11.3.2021 (€) – Die gesetzliche Krankenversicherung hatte im Jahr 2020 explodierende Ausgaben für Krankenhäuser und Ärzte zu schultern. Trotz deutlicher Rückgänge bei den Patientenzahlen stiegen die Ausgaben auf Rekordhöhe. Für 2021 wird ein Abschmelzen der Finanzreserven um acht Milliarden Euro erwartet. Für 2022 wird dann eine Finanzierungslücke im zweistelligen Milliardenbereich befürchtet.
Der GKV-Spitzenverband hat eine erste Bilanz für das Jahr 2020 gezogen. Dr. Doris Pfeiffer, Vorstandsvorsitzende des Verbandes, erklärte am Mittwoch in Berlin, das System der gesetzlichen Krankenversicherung (GKV) habe sich in der Krise bewährt und die flächendeckende Versorgung der Menschen sichergestellt.
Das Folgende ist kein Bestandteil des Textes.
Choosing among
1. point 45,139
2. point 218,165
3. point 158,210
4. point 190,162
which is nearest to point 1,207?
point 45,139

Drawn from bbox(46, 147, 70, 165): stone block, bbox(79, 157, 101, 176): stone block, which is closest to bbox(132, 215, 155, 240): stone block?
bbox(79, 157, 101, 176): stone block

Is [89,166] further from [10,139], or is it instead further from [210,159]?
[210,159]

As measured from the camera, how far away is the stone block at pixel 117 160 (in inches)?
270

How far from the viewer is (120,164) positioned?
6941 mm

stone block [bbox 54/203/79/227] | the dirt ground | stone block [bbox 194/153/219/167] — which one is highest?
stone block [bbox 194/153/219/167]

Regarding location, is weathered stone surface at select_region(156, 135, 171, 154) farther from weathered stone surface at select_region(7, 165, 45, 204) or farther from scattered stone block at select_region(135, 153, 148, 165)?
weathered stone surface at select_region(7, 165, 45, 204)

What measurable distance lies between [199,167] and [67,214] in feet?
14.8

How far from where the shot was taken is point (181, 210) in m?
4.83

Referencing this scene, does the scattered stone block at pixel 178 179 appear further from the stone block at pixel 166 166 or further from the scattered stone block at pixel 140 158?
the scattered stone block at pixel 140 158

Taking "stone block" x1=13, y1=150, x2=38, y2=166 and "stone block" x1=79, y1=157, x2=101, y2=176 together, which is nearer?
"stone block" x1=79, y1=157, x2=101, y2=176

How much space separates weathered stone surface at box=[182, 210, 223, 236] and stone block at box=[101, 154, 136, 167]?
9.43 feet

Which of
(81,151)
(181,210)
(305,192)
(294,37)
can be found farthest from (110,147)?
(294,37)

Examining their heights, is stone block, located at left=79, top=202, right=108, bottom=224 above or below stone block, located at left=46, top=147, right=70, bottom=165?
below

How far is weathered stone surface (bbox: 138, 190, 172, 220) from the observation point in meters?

Sie bezeichnete es als Alarmsignal, dass unabhängig von Sonderzahlungen des Bundes die Ausgaben die Einnahmen um 6,2 Milliarden Euro übertroffen hätten. Dabei ging die Zahl der Behandlungsfälle in den Krankenhäusern im zweistelligen Prozentbereich zurück. Auch die Ärzte hatten weniger Patienten zu versorgen.
Krankenhauseinnahmen stiegen um 14 Prozent auf 91,64 Milliarden Euro
Von der gesetzlichen Krankenversicherung erhielten die Kliniken im vergangenen Jahr 81,5 Milliarden Euro. Hinzu kamen rund 700 Millionen Euro für die Bereitstellung von zusätzlichen Intensivbetten und vom Bund 9,4 Milliarden Euro für sogenannte Freihaltepauschalen, um ausreichend Klinikbetten für Corona-Patienten frei halten zu können.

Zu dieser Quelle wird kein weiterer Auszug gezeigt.